Benché spesso non ci si faccia caso, i luoghi comuni sono diventati una parte importante delle nostre vite e condizionano il modo in cui viviamo; mentre, però, alcuni luoghi comuni sono innocui per la nostra felicità (es. “non ci sono più le mezze stagioni”), altri influenzano pesantemente (e, spesso, erroneamente) le nostre scelte.

L’argomento di questa settimana mi è particolarmente caro ed in effetti ne ho parlato più volte e in diverse forme… quante volte abbiamo detto “non ho tempo”?

La mancanza di tempo è diventata secondo me la malattia del millennio: non solo abbiamo la sensazione di non avere mai tempo a sufficienza per le cose che dobbiamo e vogliamo fare, ma il tempo è diventata una scusa per non fare tutte quelle cose che non vogliamo fare.

E’ giunta l’ora che ci prendiamo la responsabilità di quello che facciamo e non facciamo: se non facciamo qualcosa, nella stragrande maggioranza dei casi non è per mancanza di tempo ma perché abbiamo altre priorità. Volete degli esempi? Se incontriamo per strada una persona che non vediamo da tempo, la classica frase è “ti ho pensato spesso ma non ho mai tempo di venirti a trovare o di organizzare un’uscita”; se parliamo con degli amici e scopriamo che si sono iscritti in palestra, spesso la risposta è “piacerebbe anche a me, se solo avessi tempo…”; ecc.

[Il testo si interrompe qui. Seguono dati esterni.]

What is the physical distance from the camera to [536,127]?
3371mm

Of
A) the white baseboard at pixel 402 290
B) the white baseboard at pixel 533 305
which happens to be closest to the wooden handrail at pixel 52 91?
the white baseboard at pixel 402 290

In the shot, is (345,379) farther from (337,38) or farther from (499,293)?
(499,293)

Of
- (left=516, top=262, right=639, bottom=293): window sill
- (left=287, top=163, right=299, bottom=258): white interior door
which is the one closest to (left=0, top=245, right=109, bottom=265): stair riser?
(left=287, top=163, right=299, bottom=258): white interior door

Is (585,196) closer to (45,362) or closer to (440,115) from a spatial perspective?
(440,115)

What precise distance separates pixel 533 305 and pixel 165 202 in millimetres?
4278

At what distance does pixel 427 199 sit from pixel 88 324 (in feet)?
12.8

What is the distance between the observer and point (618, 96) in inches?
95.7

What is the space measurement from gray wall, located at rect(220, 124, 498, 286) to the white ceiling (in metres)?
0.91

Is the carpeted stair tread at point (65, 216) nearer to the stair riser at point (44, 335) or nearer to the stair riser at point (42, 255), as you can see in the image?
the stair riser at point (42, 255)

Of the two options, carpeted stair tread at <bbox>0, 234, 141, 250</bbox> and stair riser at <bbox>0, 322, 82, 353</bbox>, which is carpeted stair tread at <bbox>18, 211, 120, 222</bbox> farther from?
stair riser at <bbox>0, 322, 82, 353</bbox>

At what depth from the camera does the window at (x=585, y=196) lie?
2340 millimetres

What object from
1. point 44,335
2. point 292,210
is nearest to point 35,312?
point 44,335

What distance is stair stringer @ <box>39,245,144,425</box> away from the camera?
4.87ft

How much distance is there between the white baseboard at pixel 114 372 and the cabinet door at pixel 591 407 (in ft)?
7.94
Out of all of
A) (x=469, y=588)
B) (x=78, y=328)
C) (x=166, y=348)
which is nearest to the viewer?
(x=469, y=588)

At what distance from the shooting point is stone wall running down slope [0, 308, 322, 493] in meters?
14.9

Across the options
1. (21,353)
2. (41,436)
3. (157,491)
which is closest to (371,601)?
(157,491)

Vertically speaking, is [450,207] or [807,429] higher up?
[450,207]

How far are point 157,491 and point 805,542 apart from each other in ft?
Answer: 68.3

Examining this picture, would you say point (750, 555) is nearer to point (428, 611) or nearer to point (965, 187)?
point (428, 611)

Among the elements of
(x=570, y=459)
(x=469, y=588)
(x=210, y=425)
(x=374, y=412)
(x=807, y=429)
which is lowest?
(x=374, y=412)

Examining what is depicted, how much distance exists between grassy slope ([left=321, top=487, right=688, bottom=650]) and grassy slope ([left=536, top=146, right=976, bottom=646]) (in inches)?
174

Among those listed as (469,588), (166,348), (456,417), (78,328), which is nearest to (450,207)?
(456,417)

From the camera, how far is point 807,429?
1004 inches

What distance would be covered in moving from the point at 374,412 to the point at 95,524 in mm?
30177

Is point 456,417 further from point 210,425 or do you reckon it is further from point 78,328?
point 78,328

So benissimo che è più semplice addurre la scusa del tempo piuttosto che ammettere di essere pigri, ma questo è un atteggiamento molto pericoloso perché rischiamo a lungo andare di crederci e quindi di non assumerci la responsabilità della nostra vita, come se essa fosse gestita dal tempo e non ne avessimo più il controllo. Inoltre, cadere nella “trappola del tempo” ci fa credere che anche i nostri obiettivi sono irrealizzabili e questa secondo me è la peggiore galera che potremmo mai costruirci nella vita.